People v. Bryce

666 N.E.2d 221, 88 N.Y.2d 124, 643 N.Y.S.2d 516, 1996 N.Y. LEXIS 690
CourtNew York Court of Appeals
DecidedMay 7, 1996
StatusPublished
Cited by52 cases

This text of 666 N.E.2d 221 (People v. Bryce) is published on Counsel Stack Legal Research, covering New York Court of Appeals primary law. Counsel Stack provides free access to over 12 million legal documents including statutes, case law, regulations, and constitutions.

Bluebook
People v. Bryce, 666 N.E.2d 221, 88 N.Y.2d 124, 643 N.Y.S.2d 516, 1996 N.Y. LEXIS 690 (N.Y. 1996).

Opinion

OPINION OF THE COURT

Simons, J.

Defendant appeals from an order of the Appellate Division which denied without a hearing his motion pursuant to CPL 440.10 to set aside a judgment convicting him of murder in the second degree. He alleged several grounds for relief but we find merit only in his allegation that the People failed to preserve and deliver Brady material to him before trial after assuring him they would do so. Accordingly, we remit for a hearing to determine if the People made such representations, whether the material allegedly withheld was exculpatory and if so, whether there is a reasonable probability that the verdict would have been changed had the jury heard it.

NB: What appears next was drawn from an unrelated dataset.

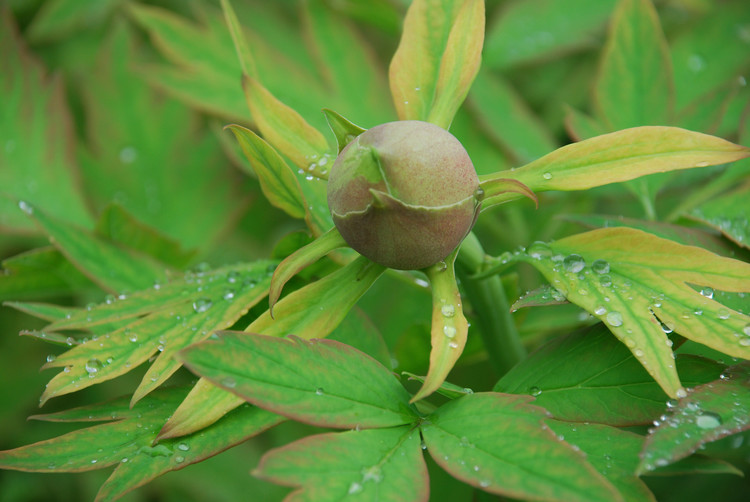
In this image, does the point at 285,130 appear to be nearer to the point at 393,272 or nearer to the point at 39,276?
the point at 393,272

Defendant has been convicted after a jury trial of the 1988 murder of his seven-week-old son under circumstances evincing a depraved indifference to human life (Penal Law § 125.25 [2]). The death certificate assigned the cause of death to a massive brain hemorrhage due to a fractured skull. The coroner’s pathologists filed two autopsy reports and a third report was filed by a pathologist from the State Police forensic team who had examined the skull and brain tissue of the victim. Though the reports differed somewhat, their findings were generally consistent with the cause of death stated on the death certificate.

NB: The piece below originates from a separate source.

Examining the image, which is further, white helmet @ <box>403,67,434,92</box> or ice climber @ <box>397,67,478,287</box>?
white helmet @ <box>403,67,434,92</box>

It was the theory of the prosecution that defendant, while caring for his son, inflicted serious injuries on him causing his death. Defendant, on the other hand, contended the death was accidental. He admitted that he had dropped the infant to the floor while he was caring for him and that he had subsequently shaken him in the belief that the child was choking, but he contended that he did not intentionally or recklessly injure him.

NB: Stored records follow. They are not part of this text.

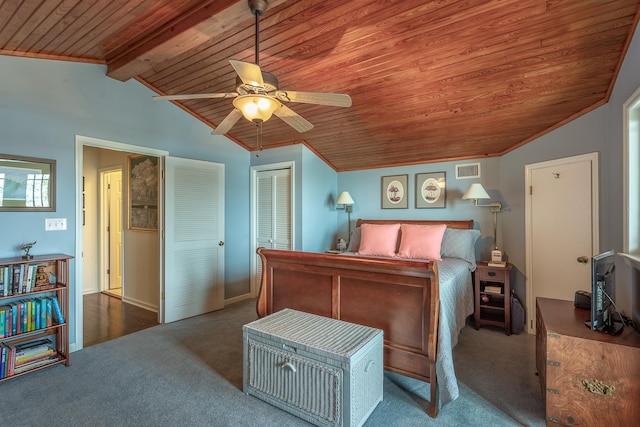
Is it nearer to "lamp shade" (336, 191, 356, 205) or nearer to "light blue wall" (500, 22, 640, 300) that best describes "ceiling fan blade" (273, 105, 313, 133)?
"light blue wall" (500, 22, 640, 300)

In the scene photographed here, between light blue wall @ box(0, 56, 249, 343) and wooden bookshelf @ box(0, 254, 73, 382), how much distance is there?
0.73 feet

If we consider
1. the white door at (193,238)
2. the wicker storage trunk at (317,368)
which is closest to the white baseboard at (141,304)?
the white door at (193,238)

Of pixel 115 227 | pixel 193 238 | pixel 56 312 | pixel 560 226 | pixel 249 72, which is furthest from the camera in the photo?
pixel 115 227

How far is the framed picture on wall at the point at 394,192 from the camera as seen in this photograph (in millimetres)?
4547

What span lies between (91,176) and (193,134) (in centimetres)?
235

Because the incident took place when defendant and the victim were alone, the proof of depraved indifference rested *127 largely on the nature of the injuries and their possible causes. The coroner’s pathologists testified they had observed a fracture to the front of the skull during the autopsy and other medical experts called by the People, relying on X rays of the infant’s head, confirmed that finding. The fracture was described as running from the anterior fontanelle of the head to the bridge of the nose: in the words the prosecutor used to the jury the "frontal bone [of the infant’s head was] split in half. Fractured. Cut in two. As a result of a traumatic blow to his head.”

On direct, the prosecutor elicited testimony from his medical experts that the fracture could not have been accidental and that the hemorrhage of the infant’s brain resulted from excessive blows to the head. One expert concluded that a fracture like the one observed on the front of the infant’s skull could result only from the application of force equivalent to that which a body might experience from being dropped from a second story window or being involved in a high speed auto accident.

Defendant called two medical experts who testified that after examining the CAT scans, X rays and autopsy results they found no evidence of a fracture to the frontal bone. They concluded that the medical evidence was consistent with defendant’s assertion that the death was accidental.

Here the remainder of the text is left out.